Radix-tree (mrx) string key, 64 bit value:
./build/mc_perftest_mrx_int 100000 10 random 1 0 1
insert: 8547 (fastest, JUDY is 1.7x slower)
find-hit: 3652 (fastest, JUDY is 2.5x slower)
find-miss: 3243 (fastest, JUDY is 1.9x slower)
erase: 4340 (fastest, JUDY is 1.6x slower)
Comment: mrx quite significantly increases the margin to JUDY compared
to the benchmark with cache activated. Maybe due to better node
alignment and less code. Interestingly, all the performance numbers
are actually better than in the integer key case, this is probably
due to less use of high branch count nodes.

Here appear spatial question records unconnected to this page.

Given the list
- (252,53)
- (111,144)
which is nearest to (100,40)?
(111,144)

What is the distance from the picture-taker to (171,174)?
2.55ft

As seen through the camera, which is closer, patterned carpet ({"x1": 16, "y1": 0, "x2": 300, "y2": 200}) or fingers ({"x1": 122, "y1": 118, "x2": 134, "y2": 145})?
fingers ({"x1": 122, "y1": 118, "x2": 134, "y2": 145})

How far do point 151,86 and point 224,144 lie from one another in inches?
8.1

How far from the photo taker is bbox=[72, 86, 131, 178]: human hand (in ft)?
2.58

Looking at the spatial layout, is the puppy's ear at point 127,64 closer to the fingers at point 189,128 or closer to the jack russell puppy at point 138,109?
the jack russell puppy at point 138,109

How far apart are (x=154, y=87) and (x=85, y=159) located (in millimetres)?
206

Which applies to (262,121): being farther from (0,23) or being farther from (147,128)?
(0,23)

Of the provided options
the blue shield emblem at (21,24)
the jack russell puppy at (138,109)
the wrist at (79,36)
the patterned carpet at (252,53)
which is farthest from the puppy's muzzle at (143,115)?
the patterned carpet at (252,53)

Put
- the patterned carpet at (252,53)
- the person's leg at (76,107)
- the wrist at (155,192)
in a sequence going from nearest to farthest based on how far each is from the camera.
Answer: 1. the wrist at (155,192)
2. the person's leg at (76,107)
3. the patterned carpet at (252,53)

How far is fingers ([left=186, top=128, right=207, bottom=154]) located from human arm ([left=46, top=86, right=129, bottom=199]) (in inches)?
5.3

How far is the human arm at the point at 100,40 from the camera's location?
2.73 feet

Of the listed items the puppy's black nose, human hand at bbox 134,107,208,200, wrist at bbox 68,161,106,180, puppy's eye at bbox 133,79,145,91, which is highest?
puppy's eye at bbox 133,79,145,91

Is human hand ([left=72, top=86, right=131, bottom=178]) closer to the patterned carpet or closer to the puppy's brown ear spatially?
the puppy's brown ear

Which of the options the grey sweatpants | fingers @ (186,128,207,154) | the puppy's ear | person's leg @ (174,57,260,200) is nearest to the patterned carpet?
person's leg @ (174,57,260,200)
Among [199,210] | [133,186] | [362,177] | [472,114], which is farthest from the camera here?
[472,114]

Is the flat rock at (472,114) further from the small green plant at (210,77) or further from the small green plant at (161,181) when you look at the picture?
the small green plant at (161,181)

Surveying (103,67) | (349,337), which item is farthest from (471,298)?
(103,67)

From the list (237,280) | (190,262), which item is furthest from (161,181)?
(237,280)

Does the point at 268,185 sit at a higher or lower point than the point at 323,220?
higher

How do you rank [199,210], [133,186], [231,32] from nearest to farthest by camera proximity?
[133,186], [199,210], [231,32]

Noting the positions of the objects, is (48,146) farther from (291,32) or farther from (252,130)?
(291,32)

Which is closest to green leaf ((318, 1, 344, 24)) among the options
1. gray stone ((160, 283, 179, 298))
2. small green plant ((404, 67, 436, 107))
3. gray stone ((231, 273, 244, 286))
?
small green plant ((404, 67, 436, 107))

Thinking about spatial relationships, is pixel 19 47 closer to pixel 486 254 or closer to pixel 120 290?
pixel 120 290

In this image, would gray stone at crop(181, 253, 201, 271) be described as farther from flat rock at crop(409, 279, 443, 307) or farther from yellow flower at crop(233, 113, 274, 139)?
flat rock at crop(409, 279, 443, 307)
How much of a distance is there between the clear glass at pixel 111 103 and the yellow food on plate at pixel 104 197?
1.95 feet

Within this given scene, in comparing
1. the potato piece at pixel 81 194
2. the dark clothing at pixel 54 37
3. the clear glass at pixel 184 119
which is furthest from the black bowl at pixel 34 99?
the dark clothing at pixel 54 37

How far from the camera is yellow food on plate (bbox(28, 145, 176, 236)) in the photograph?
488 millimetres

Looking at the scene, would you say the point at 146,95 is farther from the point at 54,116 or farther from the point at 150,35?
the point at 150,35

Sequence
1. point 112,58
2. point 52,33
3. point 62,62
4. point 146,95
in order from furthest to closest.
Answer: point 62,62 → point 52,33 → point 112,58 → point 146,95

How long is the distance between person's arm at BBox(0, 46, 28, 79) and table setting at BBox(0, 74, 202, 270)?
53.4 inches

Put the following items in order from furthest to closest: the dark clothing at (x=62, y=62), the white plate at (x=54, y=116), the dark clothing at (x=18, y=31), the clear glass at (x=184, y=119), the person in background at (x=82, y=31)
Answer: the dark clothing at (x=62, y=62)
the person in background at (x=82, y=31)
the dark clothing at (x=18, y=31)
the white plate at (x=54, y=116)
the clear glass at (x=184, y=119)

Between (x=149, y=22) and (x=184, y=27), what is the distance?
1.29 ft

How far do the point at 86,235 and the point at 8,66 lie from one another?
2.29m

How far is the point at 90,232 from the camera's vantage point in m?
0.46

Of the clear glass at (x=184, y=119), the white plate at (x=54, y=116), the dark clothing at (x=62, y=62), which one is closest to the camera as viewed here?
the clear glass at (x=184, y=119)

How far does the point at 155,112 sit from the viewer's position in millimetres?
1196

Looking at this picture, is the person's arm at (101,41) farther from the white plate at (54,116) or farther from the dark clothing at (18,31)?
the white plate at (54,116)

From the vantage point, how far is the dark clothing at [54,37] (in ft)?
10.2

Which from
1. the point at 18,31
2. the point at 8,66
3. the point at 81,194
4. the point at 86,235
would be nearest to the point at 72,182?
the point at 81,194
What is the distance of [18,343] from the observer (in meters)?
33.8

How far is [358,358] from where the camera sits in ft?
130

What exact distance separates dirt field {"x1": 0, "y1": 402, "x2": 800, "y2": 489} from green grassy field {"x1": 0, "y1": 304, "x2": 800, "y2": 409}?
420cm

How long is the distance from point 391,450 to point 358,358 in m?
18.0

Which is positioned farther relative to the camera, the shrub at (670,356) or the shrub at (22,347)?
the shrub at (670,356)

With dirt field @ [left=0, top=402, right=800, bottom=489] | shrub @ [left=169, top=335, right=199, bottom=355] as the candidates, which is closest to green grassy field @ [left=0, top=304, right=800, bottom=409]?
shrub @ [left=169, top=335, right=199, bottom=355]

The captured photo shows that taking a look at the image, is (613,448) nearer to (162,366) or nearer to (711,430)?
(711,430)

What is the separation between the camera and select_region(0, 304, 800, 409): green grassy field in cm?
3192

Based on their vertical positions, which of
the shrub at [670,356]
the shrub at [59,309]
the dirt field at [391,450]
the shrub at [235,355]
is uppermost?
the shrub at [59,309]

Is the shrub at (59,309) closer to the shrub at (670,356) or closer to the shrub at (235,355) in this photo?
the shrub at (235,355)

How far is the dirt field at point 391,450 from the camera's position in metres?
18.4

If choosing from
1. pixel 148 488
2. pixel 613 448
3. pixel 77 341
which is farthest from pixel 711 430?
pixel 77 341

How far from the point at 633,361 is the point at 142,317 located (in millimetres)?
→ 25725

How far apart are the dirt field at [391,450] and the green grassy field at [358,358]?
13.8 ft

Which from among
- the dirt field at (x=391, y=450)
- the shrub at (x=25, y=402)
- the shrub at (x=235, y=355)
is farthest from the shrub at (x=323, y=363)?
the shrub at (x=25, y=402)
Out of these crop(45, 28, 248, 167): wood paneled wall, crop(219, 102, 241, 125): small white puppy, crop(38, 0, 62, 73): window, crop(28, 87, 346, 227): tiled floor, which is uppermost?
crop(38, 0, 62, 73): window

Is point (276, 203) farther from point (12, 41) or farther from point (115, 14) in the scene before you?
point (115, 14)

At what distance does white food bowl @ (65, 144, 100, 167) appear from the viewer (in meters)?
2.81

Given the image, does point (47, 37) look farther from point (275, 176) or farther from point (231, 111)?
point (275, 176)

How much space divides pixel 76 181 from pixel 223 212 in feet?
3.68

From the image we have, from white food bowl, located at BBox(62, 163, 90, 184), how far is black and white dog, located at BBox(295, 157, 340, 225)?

JUDY (other open source radix tree) string key, 64 bit value:
./build/mc_perftest_judy_int 100000 10 random 1 0 1
insert: 14456 (1.7x slower than mrx)
find-hit: 8997 (2.5x slower than mrx)
find-miss: 6097 (1.9x slower than mrx)
erase: 6820 (1.6x slower than mrx)
Comment: slower than the integer case, except for erase which is
significantly faster. Again, this is probably due to the less
occurance of nodes with high branch counts due to the larger spread of
keys.
Hash tables
-----------
Naturally, an unsorted hash table has much better performance than any
tree if the use case is right. That is when you can pre-allocate the
full table size, the keys are easy to hash, and you don't need to
iterate through the values or have the values sorted. Here are two
examples:
For reference, C++ STL std::umap 64 bit key, 64 bit value
./build/mc_perftest_stlumap 10000 0 100000 random 0 0 1
insert: 291 (10 x slower than mht)
find-hit: 87 (1.5x slower than mht)
find-miss: 420 (4.6x slower than mht)
erase: 339 (5.8x slower than mht)
Comment: significantly slower than mht, but as it supports dynamic
memory unlike the mht hash table they are not fully comparable.
Single-hashed open-addressed hashtable (mht) 64 bit key, 64 bit value:
./build/mc_perftest_stlumap 100000 100000 random 0 0 1
insert: 29
find-hit: 58
find-miss: 91
erase: 58
Comment: the very low clock cycle counts means that the ideal cases
are triggered which basically leads just to a hash calculation and a
direct hit in the array. Erase sometimes leads to a (local) rehash,
but not too bad.
Same tests with cache disabled:
For reference, C++ STL std::umap 64 bit key, 64 bit value
./build/mc_perftest_stlumap 10000 0 10 random 1 0 1
insert: 7152 (13 x slower than mht)
find-hit: 1624 (2.3x slower than mht)
find-miss: 7979 (12 x slower than mht)
erase: 4562 (4.4x slower than mht)
Single-hashed open-addressed hashtable (mht) 64 bit key, 64 bit value:
./build/mc_perftest_stlumap 100000 10 random 1 0 1
insert: 556
find-hit: 708
find-miss: 643
erase: 1020
This library does not provide dynamic memory management for hash
tables, as it's assumed that in those use cases a tree is nearly
always better. The hash table is intented to be used in low complexity
situations where the worst case situation is easy to assess.